* [How to complete this task] Give the listing again character for character, but drop the images.

* [Supplied information]
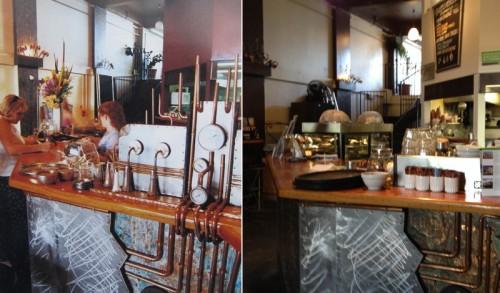 Left - 2000, steampunk; right - 2013, paninipunk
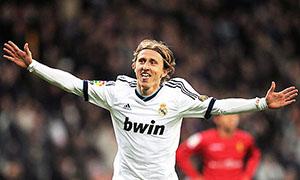 Real Madrid 5-2 Mallorca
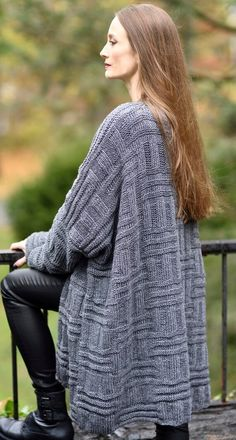 Chester coat by Anya Cole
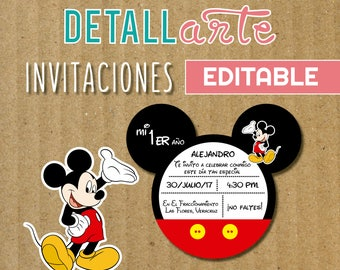 Mickey Mouse Birthday Party Invitation - Mickey Mouse Digital Printable DIY Invitation - Mickey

* [Output below]
 Left - 2000, steampunk; right - 2013, paninipunk
 Real Madrid 5-2 Mallorca
 Chester coat by Anya Cole
 Mickey Mouse Birthday Party Invitation - Mickey Mouse Digital Printable DIY Invitation - Mickey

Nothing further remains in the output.